■ The exercise ■
Rewrite everything from the line containing "How far from the recording" down to the line containing "0.22 meters", both included, as a JSON list of strings with one string per line and blank lines left out.

Records of spatial reasoning questions
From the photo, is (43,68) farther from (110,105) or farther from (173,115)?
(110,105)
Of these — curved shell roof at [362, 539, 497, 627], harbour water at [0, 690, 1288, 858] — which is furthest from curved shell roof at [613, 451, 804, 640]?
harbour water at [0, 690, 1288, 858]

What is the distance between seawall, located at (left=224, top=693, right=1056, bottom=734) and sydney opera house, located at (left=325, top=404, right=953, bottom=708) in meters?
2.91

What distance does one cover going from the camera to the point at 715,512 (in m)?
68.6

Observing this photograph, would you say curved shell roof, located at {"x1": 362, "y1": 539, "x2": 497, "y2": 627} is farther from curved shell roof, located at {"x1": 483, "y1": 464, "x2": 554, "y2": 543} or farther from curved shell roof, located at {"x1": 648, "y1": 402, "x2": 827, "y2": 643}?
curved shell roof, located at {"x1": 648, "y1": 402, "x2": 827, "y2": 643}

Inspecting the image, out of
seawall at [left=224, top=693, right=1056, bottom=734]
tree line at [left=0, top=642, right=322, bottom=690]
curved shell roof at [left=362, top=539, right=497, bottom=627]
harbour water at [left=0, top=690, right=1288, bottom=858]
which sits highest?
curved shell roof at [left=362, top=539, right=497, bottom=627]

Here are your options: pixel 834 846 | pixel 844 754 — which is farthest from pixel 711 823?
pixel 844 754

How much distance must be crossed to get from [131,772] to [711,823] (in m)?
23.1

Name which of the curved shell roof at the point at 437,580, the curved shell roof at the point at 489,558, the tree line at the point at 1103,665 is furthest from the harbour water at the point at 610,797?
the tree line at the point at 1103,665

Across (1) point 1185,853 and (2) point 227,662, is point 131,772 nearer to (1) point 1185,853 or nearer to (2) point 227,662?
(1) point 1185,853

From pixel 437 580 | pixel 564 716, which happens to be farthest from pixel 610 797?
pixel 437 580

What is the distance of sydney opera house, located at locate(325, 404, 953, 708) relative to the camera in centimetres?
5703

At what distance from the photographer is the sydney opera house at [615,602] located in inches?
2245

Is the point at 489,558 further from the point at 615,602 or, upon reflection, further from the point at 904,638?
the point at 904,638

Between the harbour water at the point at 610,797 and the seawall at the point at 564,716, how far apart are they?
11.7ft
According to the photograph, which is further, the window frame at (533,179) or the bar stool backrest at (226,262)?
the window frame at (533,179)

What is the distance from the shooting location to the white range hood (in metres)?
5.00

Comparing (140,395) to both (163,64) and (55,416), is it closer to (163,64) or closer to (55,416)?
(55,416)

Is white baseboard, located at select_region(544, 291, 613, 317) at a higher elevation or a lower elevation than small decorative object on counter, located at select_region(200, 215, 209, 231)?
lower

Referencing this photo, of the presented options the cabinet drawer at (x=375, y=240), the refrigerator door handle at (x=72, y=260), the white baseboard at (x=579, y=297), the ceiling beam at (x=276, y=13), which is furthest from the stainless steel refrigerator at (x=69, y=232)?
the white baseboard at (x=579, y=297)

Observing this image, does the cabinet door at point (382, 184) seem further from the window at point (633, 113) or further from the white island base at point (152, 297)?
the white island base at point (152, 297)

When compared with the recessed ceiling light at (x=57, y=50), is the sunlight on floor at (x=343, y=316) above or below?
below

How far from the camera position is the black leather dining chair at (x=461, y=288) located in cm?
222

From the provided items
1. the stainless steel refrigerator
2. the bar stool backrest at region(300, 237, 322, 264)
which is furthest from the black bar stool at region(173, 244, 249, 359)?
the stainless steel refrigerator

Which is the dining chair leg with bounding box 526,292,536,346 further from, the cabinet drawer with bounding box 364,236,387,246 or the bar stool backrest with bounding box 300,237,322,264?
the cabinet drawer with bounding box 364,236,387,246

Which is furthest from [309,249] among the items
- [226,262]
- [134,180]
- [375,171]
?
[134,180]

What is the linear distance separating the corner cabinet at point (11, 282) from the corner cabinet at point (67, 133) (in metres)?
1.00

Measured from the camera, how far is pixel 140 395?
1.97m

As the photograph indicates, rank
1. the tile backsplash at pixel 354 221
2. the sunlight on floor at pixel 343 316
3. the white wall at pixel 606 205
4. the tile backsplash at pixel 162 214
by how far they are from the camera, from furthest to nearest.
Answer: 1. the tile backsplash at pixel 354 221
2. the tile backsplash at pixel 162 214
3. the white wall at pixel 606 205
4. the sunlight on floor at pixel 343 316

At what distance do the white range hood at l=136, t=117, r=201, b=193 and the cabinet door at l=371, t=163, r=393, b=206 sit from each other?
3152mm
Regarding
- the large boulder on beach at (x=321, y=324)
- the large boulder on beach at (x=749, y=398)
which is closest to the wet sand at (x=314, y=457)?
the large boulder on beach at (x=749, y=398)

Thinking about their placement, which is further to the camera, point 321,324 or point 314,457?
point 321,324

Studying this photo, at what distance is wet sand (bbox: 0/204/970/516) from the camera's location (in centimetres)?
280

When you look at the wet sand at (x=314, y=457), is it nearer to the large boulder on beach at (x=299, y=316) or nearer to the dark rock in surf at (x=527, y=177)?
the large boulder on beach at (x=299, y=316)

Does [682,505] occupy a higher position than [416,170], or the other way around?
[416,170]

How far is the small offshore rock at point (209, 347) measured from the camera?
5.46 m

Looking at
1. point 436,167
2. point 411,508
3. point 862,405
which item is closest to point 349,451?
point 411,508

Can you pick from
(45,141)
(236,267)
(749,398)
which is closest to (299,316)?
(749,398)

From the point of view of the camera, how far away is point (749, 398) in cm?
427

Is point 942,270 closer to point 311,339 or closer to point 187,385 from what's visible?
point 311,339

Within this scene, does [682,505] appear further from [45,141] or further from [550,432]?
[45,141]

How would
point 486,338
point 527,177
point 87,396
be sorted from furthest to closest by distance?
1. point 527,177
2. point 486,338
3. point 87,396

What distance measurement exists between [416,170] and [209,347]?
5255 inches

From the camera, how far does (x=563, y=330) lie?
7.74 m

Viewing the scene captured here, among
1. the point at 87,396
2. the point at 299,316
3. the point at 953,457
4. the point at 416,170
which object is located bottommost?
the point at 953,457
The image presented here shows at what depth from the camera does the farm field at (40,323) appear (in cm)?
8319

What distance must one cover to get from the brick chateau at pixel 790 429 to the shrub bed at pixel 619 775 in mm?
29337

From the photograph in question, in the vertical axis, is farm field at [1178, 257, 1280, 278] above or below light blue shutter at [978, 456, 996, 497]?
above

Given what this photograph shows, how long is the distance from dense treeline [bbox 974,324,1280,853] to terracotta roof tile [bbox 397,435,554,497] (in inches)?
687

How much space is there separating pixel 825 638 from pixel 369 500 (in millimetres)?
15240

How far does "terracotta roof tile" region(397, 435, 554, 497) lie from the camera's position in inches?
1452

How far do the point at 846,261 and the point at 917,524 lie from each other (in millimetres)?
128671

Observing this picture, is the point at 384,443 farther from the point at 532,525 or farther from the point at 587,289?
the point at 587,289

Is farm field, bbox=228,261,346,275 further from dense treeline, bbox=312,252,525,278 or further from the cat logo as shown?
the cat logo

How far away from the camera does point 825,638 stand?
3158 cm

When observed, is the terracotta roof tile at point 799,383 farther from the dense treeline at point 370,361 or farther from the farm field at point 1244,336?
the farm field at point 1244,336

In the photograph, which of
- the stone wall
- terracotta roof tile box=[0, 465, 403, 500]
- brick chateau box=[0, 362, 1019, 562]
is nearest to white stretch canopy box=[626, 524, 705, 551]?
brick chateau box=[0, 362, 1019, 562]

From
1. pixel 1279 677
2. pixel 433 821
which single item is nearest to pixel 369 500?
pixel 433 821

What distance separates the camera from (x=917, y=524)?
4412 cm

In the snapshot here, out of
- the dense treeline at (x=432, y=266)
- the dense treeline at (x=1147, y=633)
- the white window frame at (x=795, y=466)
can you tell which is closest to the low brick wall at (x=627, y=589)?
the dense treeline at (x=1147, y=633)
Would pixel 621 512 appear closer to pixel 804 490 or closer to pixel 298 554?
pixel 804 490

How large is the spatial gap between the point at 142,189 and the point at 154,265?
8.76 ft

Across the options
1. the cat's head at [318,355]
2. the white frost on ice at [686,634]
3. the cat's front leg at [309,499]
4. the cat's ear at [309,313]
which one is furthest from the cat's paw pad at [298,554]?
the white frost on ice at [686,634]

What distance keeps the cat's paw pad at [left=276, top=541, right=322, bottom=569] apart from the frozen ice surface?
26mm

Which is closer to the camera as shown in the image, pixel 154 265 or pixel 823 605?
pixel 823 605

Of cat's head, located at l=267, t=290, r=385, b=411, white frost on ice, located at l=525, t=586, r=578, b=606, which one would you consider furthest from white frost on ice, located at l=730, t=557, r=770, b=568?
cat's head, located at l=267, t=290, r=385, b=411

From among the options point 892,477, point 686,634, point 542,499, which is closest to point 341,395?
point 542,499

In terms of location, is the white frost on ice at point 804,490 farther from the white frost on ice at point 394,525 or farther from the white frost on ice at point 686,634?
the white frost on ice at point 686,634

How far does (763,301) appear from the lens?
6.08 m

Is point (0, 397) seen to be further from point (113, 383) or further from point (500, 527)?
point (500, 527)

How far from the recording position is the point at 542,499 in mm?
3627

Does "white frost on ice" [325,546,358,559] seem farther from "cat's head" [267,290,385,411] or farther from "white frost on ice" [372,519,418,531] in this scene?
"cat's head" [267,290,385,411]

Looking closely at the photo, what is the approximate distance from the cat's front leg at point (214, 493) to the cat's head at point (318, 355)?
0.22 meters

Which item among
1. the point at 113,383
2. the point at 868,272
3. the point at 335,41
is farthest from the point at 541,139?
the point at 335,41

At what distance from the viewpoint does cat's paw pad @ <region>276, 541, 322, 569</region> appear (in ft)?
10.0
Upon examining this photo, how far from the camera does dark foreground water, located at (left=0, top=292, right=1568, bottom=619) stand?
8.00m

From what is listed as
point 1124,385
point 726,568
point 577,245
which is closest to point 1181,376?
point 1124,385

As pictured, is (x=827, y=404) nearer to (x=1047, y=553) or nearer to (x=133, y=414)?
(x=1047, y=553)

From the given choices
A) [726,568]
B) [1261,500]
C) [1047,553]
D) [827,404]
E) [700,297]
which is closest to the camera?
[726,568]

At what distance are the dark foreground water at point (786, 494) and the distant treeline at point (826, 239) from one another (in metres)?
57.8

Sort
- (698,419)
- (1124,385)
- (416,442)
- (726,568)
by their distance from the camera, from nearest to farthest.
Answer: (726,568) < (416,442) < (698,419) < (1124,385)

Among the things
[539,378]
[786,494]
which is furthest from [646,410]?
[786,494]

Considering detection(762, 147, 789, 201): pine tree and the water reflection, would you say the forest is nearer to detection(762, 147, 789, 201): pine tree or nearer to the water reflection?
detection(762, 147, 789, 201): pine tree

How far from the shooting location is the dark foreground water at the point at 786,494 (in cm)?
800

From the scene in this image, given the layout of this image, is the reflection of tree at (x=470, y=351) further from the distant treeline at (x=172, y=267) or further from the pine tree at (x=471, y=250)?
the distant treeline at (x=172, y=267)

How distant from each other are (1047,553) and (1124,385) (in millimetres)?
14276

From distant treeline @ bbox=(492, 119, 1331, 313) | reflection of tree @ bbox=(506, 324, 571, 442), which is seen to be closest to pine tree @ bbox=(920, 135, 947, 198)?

■ Response to this task ■
[
  "How far from the recording position is the point at 542,499 in mm?",
  "3627",
  "Does \"white frost on ice\" [325,546,358,559] seem farther from \"cat's head\" [267,290,385,411] or farther from \"white frost on ice\" [372,519,418,531] in this scene?",
  "\"cat's head\" [267,290,385,411]",
  "Looking closely at the photo, what is the approximate distance from the cat's front leg at point (214, 493) to the cat's head at point (318, 355)?",
  "0.22 meters"
]